Daß entgegen der Behauptung in der Sendungs­ankündi­gung ein solcher Schritt anders als im Judentum für Muslime gerade nicht zwingend vorge­schrie­ben ist, sondern aus nicht hinter­fragter Tradition heraus erfolgt, wird geflissentlich unterschlagen.

Was soll ein Kind davon halten? Insbesondere, da Ihre Zielgruppe von 3-13 Jahren noch überhaupt nicht in der Lage ist, das Gesehene wirklich zu verstehen, kritisch darüber nachzu­denken und ggf. abzulehnen, so wie Sie behaupten.
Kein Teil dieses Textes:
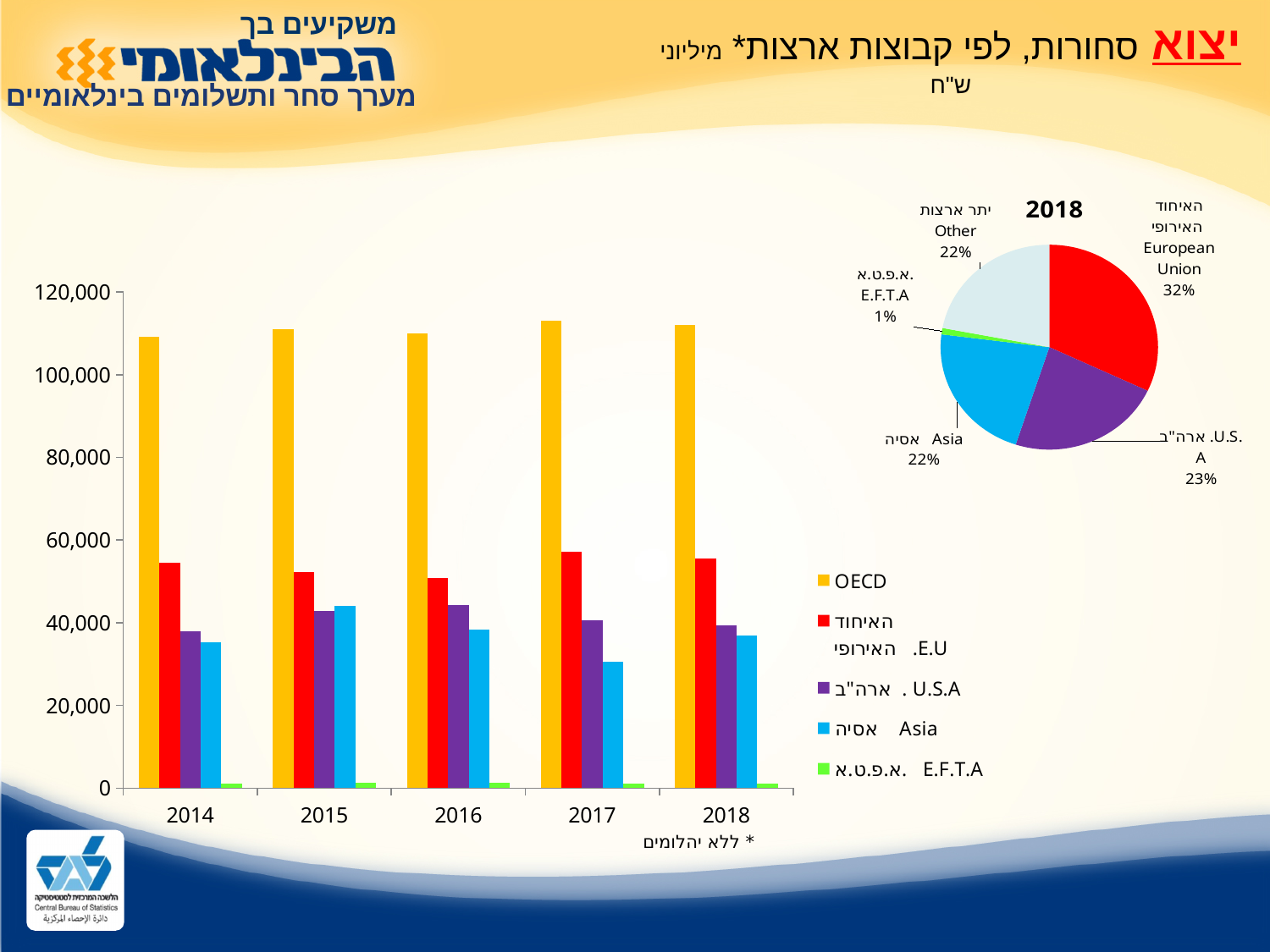
In the bar chart on the left, is the OECD value for 2014 greater or less than 100,000? greater What kind of chart is the large chart on the left showing exports by year? bar chart In the bar chart on the left, how many years are shown on the x axis? 5 In the bar chart on the left, how many series does the legend list? 5 In the bar chart on the left, is the Asia value for 2017 greater or less than 40,000? less In the pie chart for 2018, how many slices are shown? 5 In the bar chart on the left, which series has the highest value in every year? OECD In the pie chart for 2018, how many percentage points larger is the European Union share than the U.S.A share? 9 In the pie chart for 2018, what share of exports goes to the European Union? 32% In the pie chart for 2018, which country group has the largest slice? European Union In the pie chart for 2018, what share of exports goes to the U.S.A? 23% In the pie chart for 2018, which country group has the smallest slice? E.F.T.A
Mit kultureller Toleranz hat das herzlich wenig zu tun, und noch weniger mit Toleranz Kindern gegenüber.

Und auch wenn ich mich wiederhole – warum dann nicht auch eine Sendung über Beschneidung bei Mädchen? Oder Metzitzah B’peh? Auch diese Rituale erlauben sicher spannende Einblicke in einen fremden Kulturkreis. Wenn Sie diesen jedoch kritisch gegenüberstehen sollten (was zu begrüßen wäre), dann ist „Tahsins Beschnei­dung­sfest“ eine umso größere Heuchelei und degradiert kleine Jungs einmal mehr zu Kindern zweiter Klasse, wie es auch schon unsere Bundes­regierung getan hat.

Ich bin gespannt auf die Diskussion im Anschluß.